P. Theo Flury: Die ursprüngliche Faszination bestand wohl darin, dass die Orgel in ihren Dimensionen die Grösse des Spielers oder der Spielerin bei Weitem übersteigt. Der Mensch ist klein und oft unsichtbar, wenn er spielt. Die Orgel hingegen entfaltet eine gewaltige Klangfülle, sie verbindet sich mit dem Raum. Diese Klangfülle sprengt Gewohntes und erschliesst Geahntes. Die Begegnung mit der Orgel wurde mir zum Sinnbild für die Begegnung mit dem Transzendenten. Der transzendente, unendliche, ewige Gott und der begrenzte Mensch. Diese Erfahrung habe ich bereits als Bub gemacht.
Heute spricht man oft von einer Banalisierung der Kirchenmusik.
Ich möchte zwei unterschiedliche Gesichtspunkte erwähnen. Der erste ist jener eines Prälaten, den ich anlässlich einer Firmung fragte, welche gottesdienstliche Musik er denn für angemessen halte. Er antwortete kurz und trocken: «Die Musik, welche die Leute kennen und können.» Der zweite Gesichtspunkt ist jener meines verehrten Kompositionslehrers Maestro Domenico Bartolucci, der während der Amtszeit von fünf Päpsten Kapellmeister der Capella Sistina in Sankt Peter war. «Non dobbiamo accontentare il popolo, ma educarlo.» Wir müssen die Leute nicht zufriedenstellen, sondern sie erbauen.1 Eine ähnliche Spannung ist im Zusammenhang mit der Wortverkündigung festzustellen: Es gibt immer mehr traditionelle Glaubensinhalte und Glaubenszusammenhänge, die die Menschen nicht mehr unmittelbar verstehen. Nehmen wir nun Mass an dem, wovon wir glauben, die Menschen würden das ohne Weiteres nachvollziehen können? Oder stellen wir uns der Herausforderung, Menschen abzuholen und ihnen etwas zu vermitteln, das über das hinausreicht, was ihnen bereits vertraut ist? Versuchen wir, nicht ins Banale abzugleiten, aber auch nicht abzuheben. Es gibt andere Wege.
Sie sagten in einem Vortrag: «Musik muss ein Produkt sein, keine Summe.»
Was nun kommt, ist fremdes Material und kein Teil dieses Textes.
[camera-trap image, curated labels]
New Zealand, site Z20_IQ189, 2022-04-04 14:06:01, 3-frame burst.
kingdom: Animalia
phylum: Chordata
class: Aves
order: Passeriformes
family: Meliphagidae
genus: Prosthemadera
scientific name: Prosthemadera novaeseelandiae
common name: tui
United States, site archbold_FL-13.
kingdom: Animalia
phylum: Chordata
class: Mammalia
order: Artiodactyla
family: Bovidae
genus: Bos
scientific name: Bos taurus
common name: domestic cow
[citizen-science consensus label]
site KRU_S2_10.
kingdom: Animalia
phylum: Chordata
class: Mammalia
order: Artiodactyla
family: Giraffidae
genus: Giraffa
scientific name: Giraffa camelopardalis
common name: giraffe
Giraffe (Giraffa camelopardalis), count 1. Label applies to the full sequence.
Die Summe ist das Ergebnis einer Addition. In einer Komposition würden so einzelne Ideen unverwoben nebeneinandergestellt. Das Produkt hingegen ist das Ergebnis einer Multiplikation, es handelt sich also bereits um eine etwas komplexere Angelegenheit. Die Addition ist geometrisch gesehen eine Linie. Das, was an der Musik eindeutig linear ist, ist eigentlich nur die chronologische Zeit, die unbeirrt weiterläuft. Aber die Musik muss diese chronologische Zeit überlisten, meine ich, von der Linie weggehen und zu einem Raum werden, in dem ich mich bewege und in dem die Zeit scheinbar stillstehen kann. Gute Musik ist, wenn man am Ende eines Konzerts denkt: «Aber es hat doch gerade erst begonnen!». Insofern kann auch hier die Musik wieder zum Symbol für die Transzendenz werden, für das Übersteigen des Messbaren, Begreifbaren. Im Lied von Silja Walter wird das schön ausgedrückt: «Eine grosse Stadt ersteht, die vom Himmel niedergeht in die Erdenzeit …» Diesen Eindruck hatte ich, als ich als Vierzehnjähriger im Berner Münster mein erstes grosses Konzert erleben durfte: die Matthäuspassion von Johann Sebastian Bach. Als ich den Chor «Kommt, ihr Töchter, helft mir klagen, sehet, wen? den Bräutigam, seht ihn, wie? als wie ein Lamm» hörte, schien mir eine Stadt vom Himmel auf die Erde herniederzukommen. Mir wurde mit einem Schlag bewusst: Das, was jetzt eben herniederkommt, was geschieht, ist wirklicher als die Bank, auf der ich sitze. Meine Klavierlehrerin hatte nie viel vom Glauben gesprochen. Doch vor dem Konzert hatte sie mich zu einer ausserordentlichen Stunde eingeladen und mir die Partitur der Matthäuspassion erklärt. Dabei hielt sie plötzlich inne und sagte: «Schau, ohne den Glauben wäre unser Leben doch nichts.» Sie blickte mich an, und ich sah für einen kurzen Augenblick in ihre Seele, und sie wohl in die meine. Noch nie hatte ich eine solche Nähe erlebt und wusste: Das ist wahr! So besuchte ich das Konzert und erinnerte mich an alles, was mir zuvor darüber gesagt worden war. Dann erlöste und beglückte die Musik die erwartungsgespannte Stille ... Ich bekomme heute noch Gänsehaut, wenn ich davon erzähle. Da habe ich gemerkt: Es gibt kein Zurück mehr.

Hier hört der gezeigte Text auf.